EXCERPTED RECORDS:
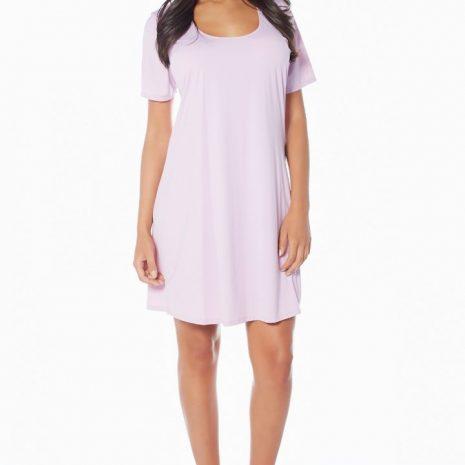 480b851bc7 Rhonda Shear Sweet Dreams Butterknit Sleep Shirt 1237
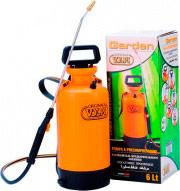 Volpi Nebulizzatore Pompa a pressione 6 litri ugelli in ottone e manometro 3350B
* * *
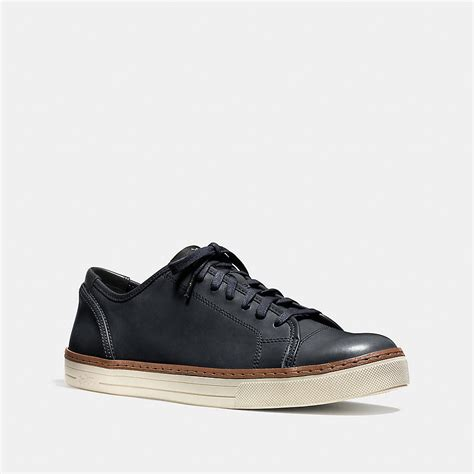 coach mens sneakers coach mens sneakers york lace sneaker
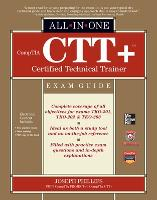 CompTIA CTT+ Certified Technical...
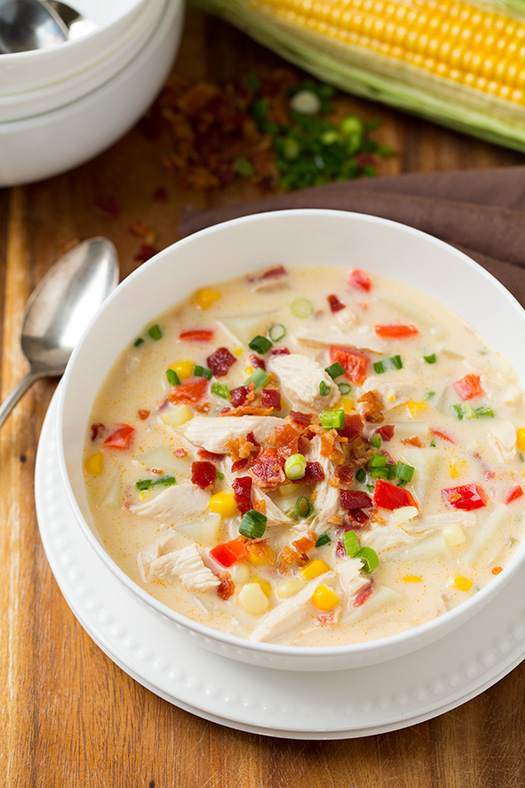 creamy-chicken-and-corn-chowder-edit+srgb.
...
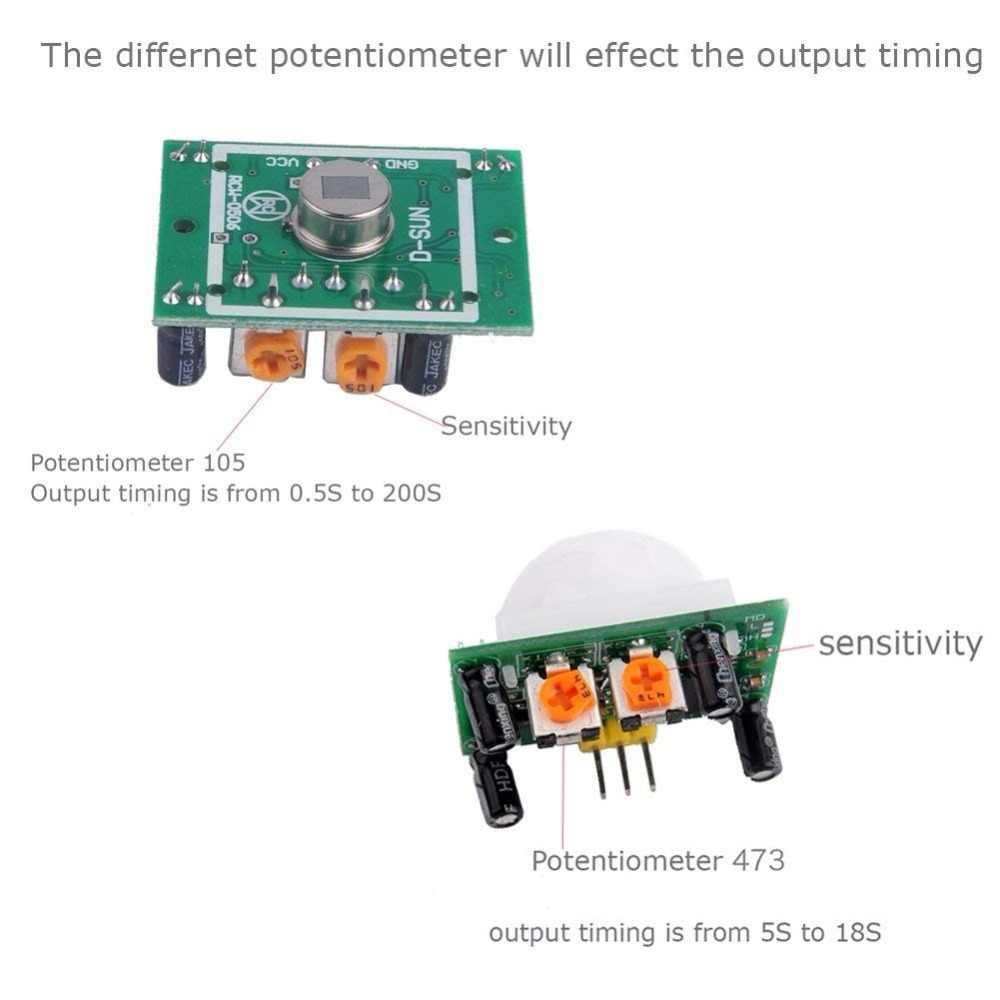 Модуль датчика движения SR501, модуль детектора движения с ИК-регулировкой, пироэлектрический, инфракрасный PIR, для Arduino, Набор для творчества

YOUR GOAL: The result should be an exact copy of only the lines above from the one that holds "480b851bc7 Rhonda Shear" through the one that holds "Volpi Nebulizzatore Pompa", both ends included, without pictures.

SOLVED PROBLEM:
 480b851bc7 Rhonda Shear Sweet Dreams Butterknit Sleep Shirt 1237
 Volpi Nebulizzatore Pompa a pressione 6 litri ugelli in ottone e manometro 3350B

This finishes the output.